May 29, 2012 By Brian Heaton
Electronic procurement systems are often touted as a way for state and local governments to save money and improve purchasing efficiency. While that’s true for some governments, demonstrating financial savings can be more complicated than it sounds. Just ask Georgia.
The state’s purchasing arm deployed Oracle’s PeopleSoft Enterprise applications in 2011 as a replacement for its paper-based purchasing system. Although the transition isn’t complete, Georgia has already made strides with better data access and a shorter purchase-order cycle. But translating those improvements to budgetary figures has been difficult for purchasing officials.
Leslie Lowe, assistant commissioner for procurement in Georgia’s Department of Administrative Services (DOAS), said one of the myths associated with e-procurement is that it will be easy to prove a return on investment.
“Even though we have studies and benchmarks that say a paper purchase order costs this much in time and handling versus doing it electronically, they just don’t buy that,” Lowe said, referring to Georgia lawmakers. “They want hard-dollar savings, so we had to stop calling it ‘savings.’”
Instead, the DOAS now calls the efficiency gains “benefits” to avoid the perception that agency budgets can be cut thanks to streamlined purchasing. Lowe added that the situation is “a tough balancing act” because the DOAS is the business adviser to state agencies, but the department must also report to the state Legislature, which is looking for more areas to cut funding.
Lowe said another myth associated with e-procurement is that every agency will embrace new technology and that the tech itself is a cure-all for the purchasing process. She explained that state agency customers that are entrenched in their own paper processes can be a tough hurdle to overcome.
From the frontline personnel making the purchases to stakeholders and legislators, not everyone feels that technology makes things better.
“[You’ve] really got to convince them and show them how and why it is better,” Lowe said. “It’s not just a given that everybody is going to jump on board and say, ‘Yeah, more technology!’”
Despite the challenges, e-procurement technology has resulted several benefits for Georgia. It helped shorten the average purchasing cycle from more than six days to less than four days, and moving to electronic purchasing greatly reduced paper use and streamlined the requisition process.
The Oracle system replaced homegrown procurement systems and provided a unified view of spending, enabling the state to negotiate better contracts and volume discounts.

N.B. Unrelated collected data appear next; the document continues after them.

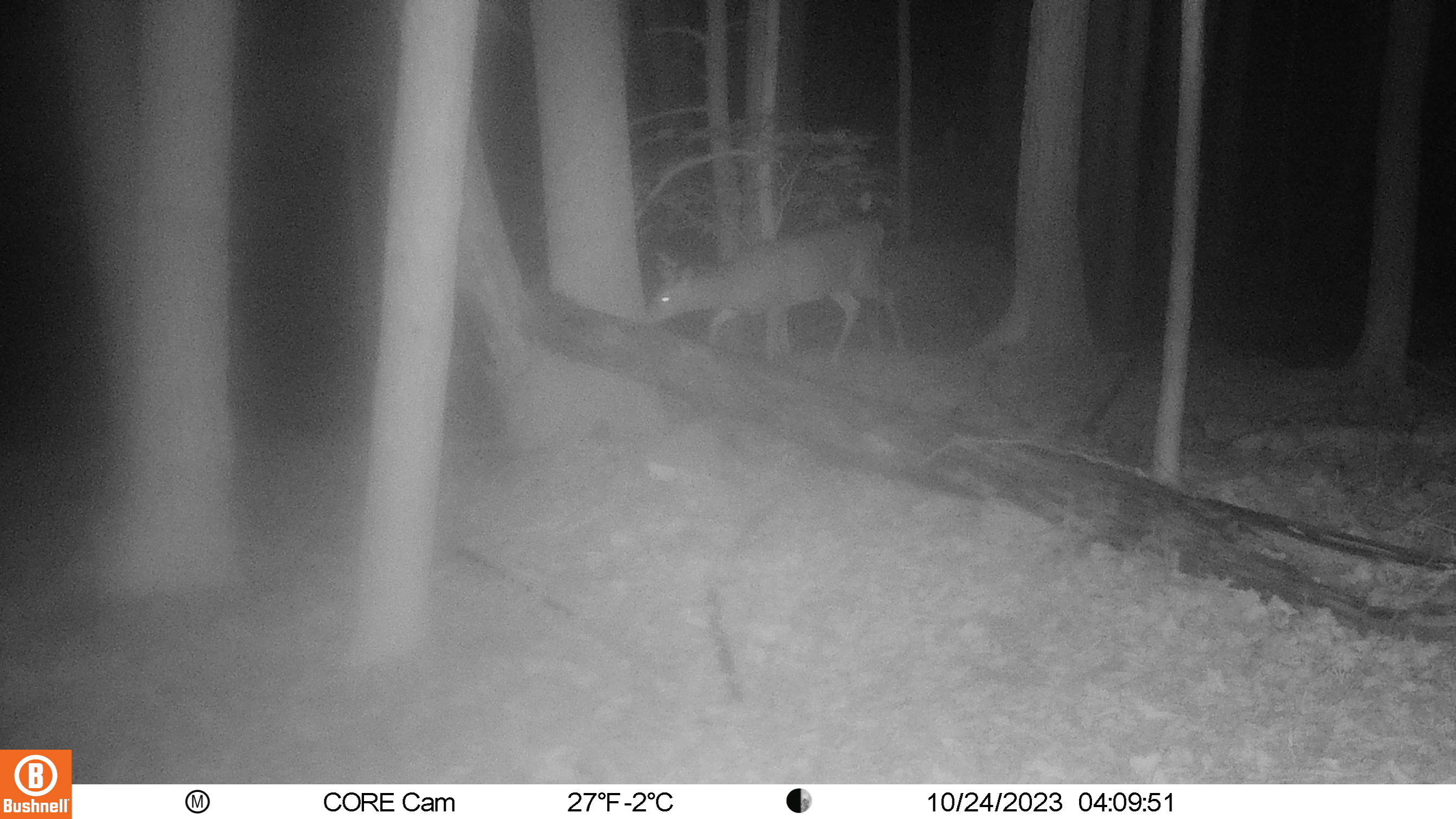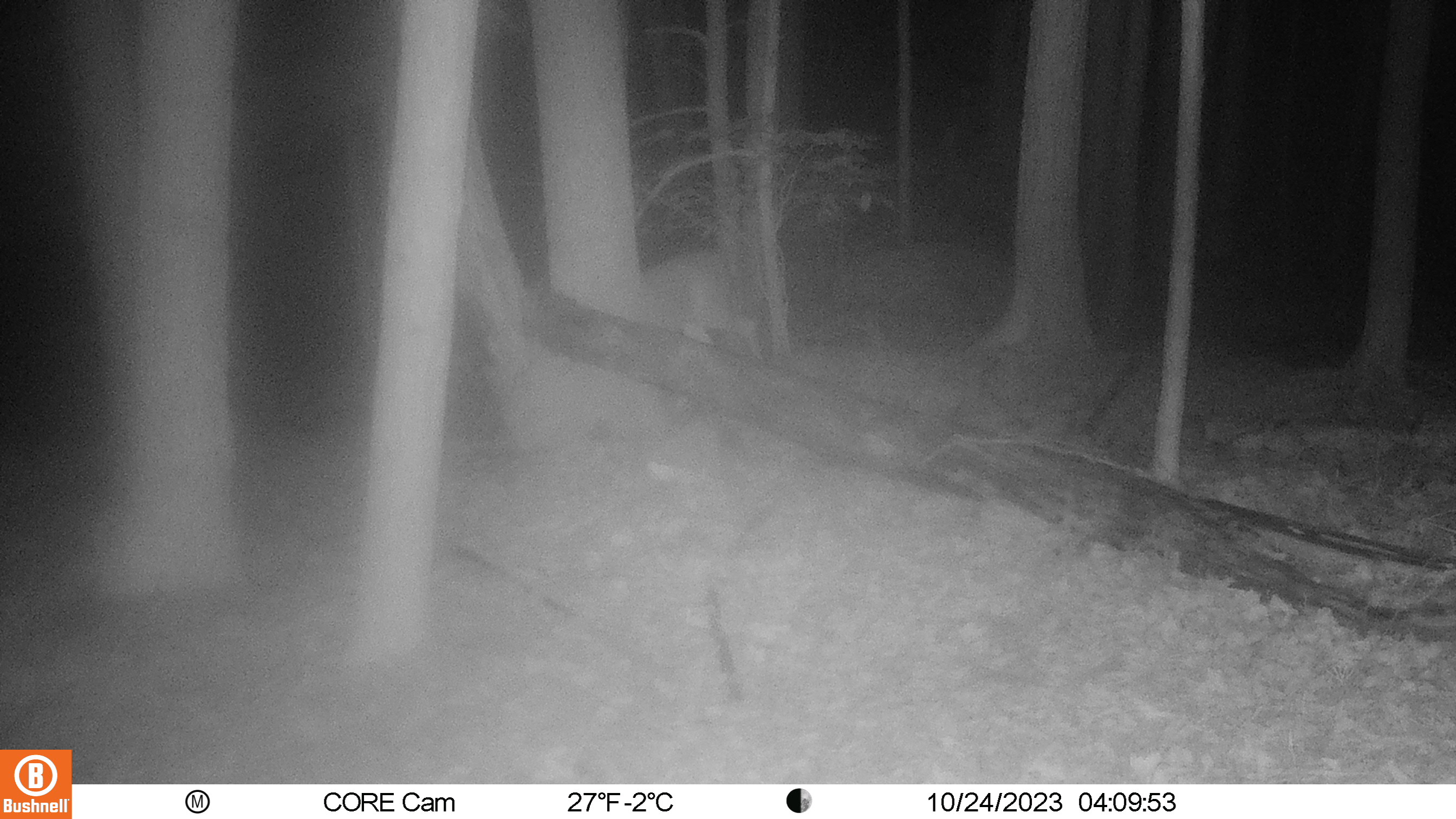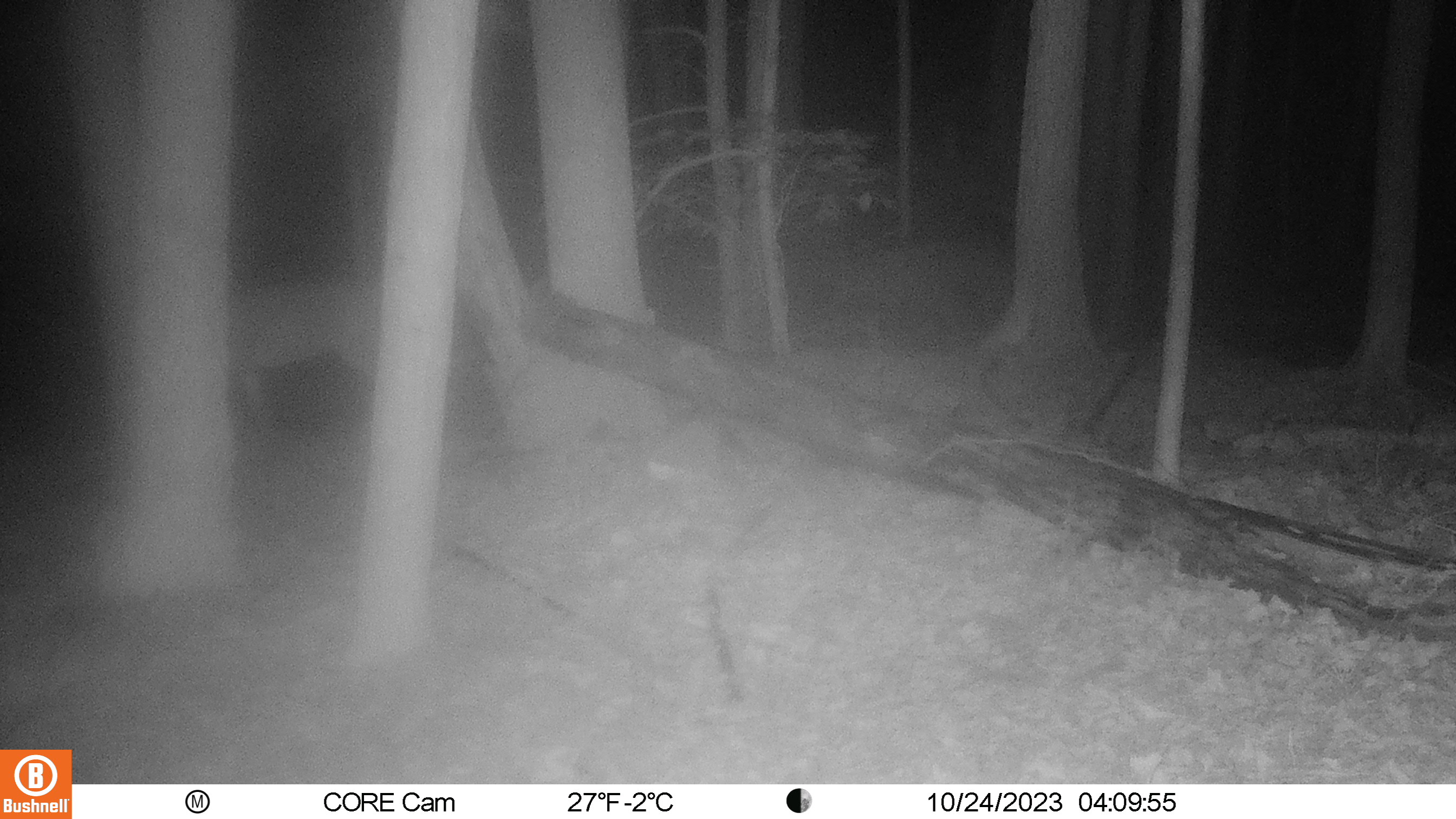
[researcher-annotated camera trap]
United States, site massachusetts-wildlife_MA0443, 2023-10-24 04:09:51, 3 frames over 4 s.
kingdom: Animalia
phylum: Chordata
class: Mammalia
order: Artiodactyla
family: Cervidae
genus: Odocoileus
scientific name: Odocoileus virginianus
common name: white-tailed deer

Lowe said the first step in her department’s implementation strategy was to find a senior-level person in each state agency who could see the long-term benefits and champion the move to e-procurement.
“You make your argument and convince that first level why this is a good thing and why this is going to help the state and their agency. Once you have that executive sponsor, that sponsor plays a key role in marshaling the rest of the forces,” Lowe said.

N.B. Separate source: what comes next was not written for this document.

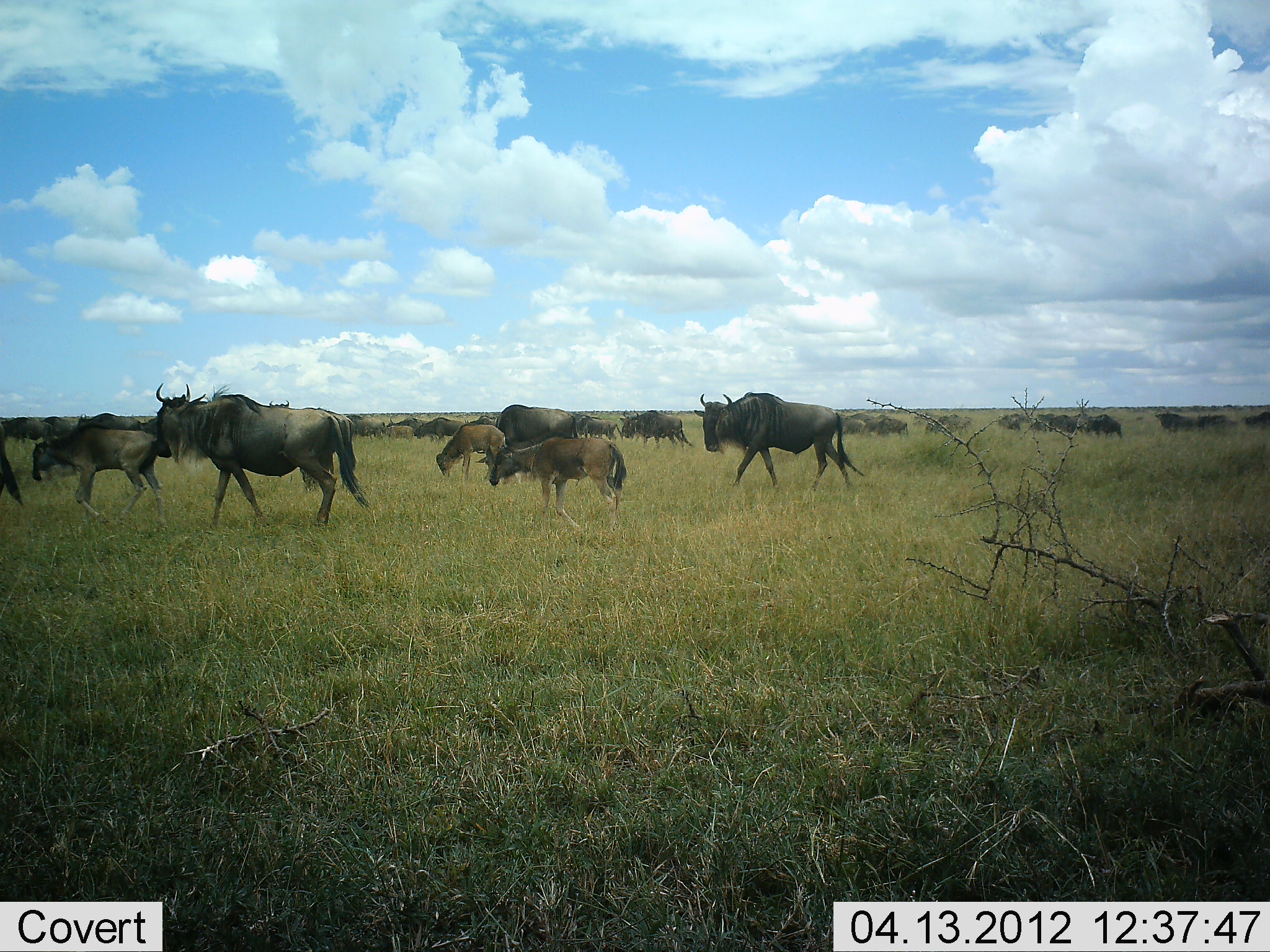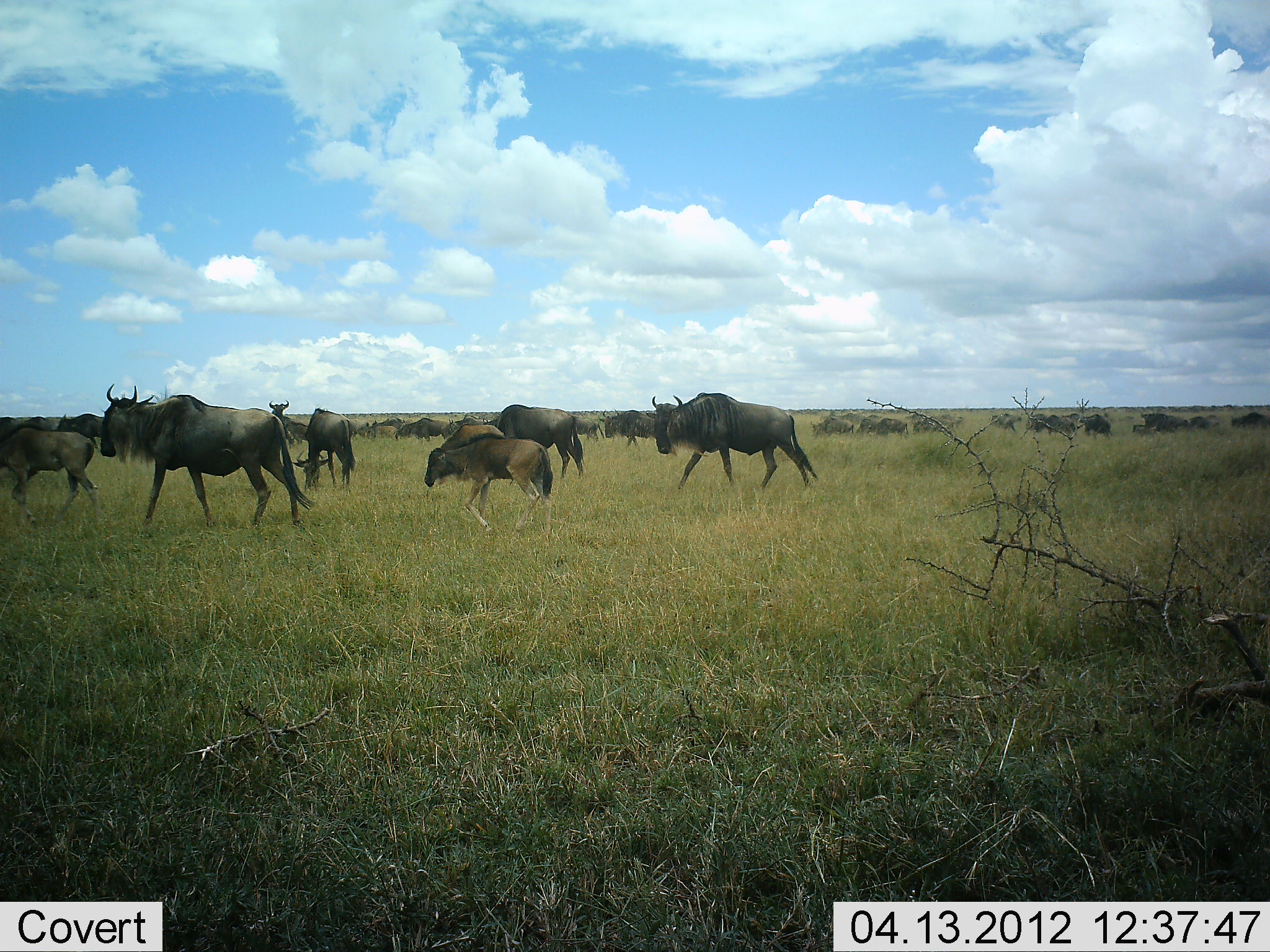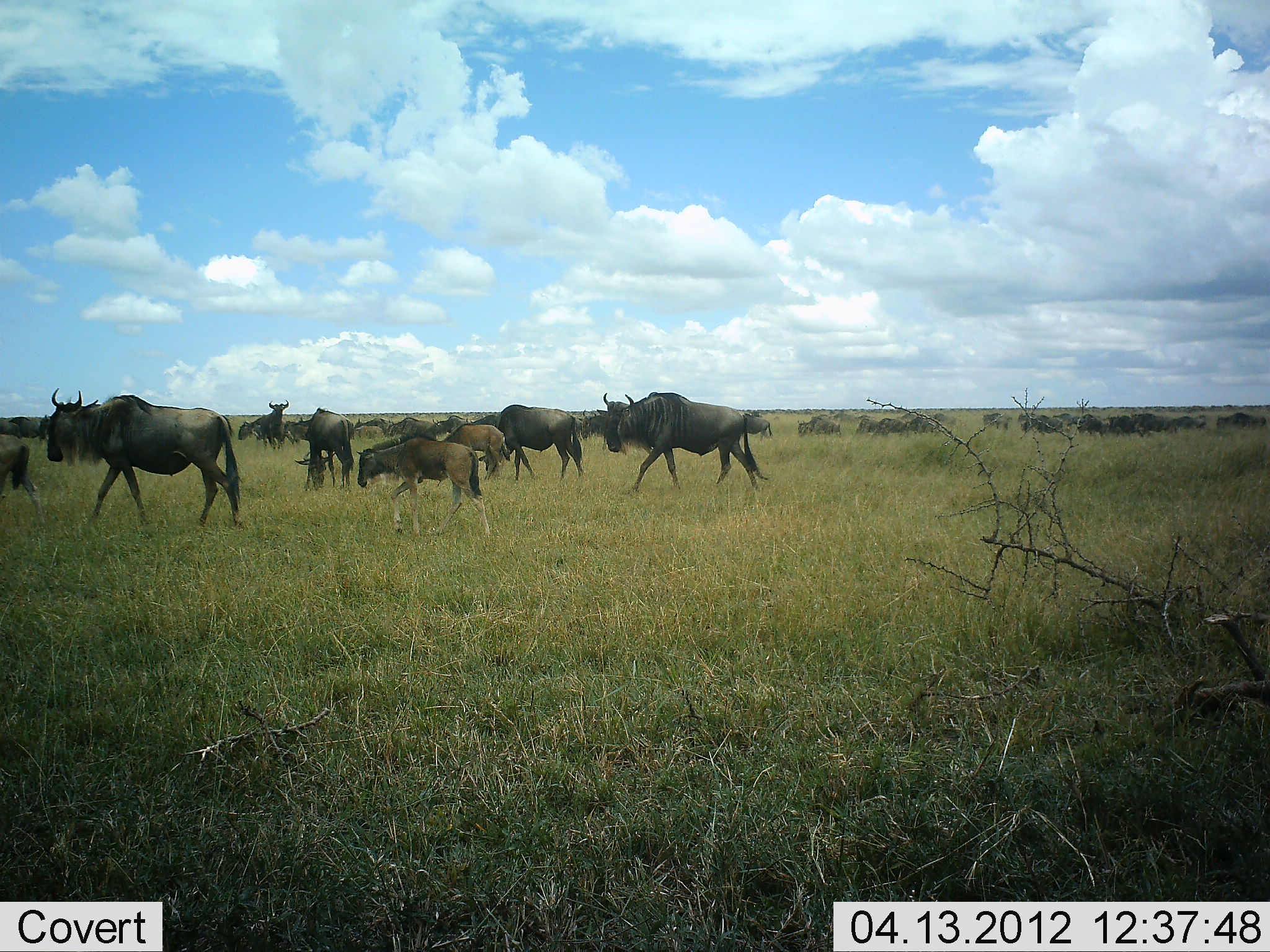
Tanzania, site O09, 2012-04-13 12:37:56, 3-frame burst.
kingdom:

“If that person is not on board, the whole thing is going to flop [or] it is going to be very difficult,” she added. “So I think we did a good job identifying who that key sponsor was going to be and working hand-in-hand with [them].”
Georgia’s e-procurement project began in May 2005, when the state decided to go with Oracle’s PeopleSoft applications. It was another two years before CherryRoad Technologies was selected as the implementation partner and actual work began in fall 2007.
Approximately two years later, the DOAS and two of the more complex state agencies — Georgia’s departments of Human Resources and Corrections — went live with the e-procurement technology. By late 2010, seven of the eight top-spending agencies in Georgia were on the new system, making up about 80 percent of the state’s procurement.
The last major piece of Georgia’s e-procurement implementation is the state’s technology college system, which comprises 24 campuses and a central office. Lowe likened it to doing rollouts at 25 different agencies. Three waves of implementation are set for fiscal 2013, and a final three waves will happen in fiscal 2014 to complete the project.
The state’s transition to e-procurement is taking some time, however. Lowe said the delays experienced by Georgia could pose a third myth — that moving to an e-procurement system will happen quickly.
While the project has taken years, Lowe felt securing the funding to ensure implementation happens as scheduled instead of piecemeal was an important element of the process. She added that Georgia was very deliberate in its move to e-procurement, transitioning agencies in waves where personnel undergo training before the actual implementation date occurs.
“In my opinion, there is no way to fully [move] over all state agencies on one day. That is just impossible,” Lowe said. “From the first idea to now completing absolute implementation for the stage agencies, it has been a long journey.”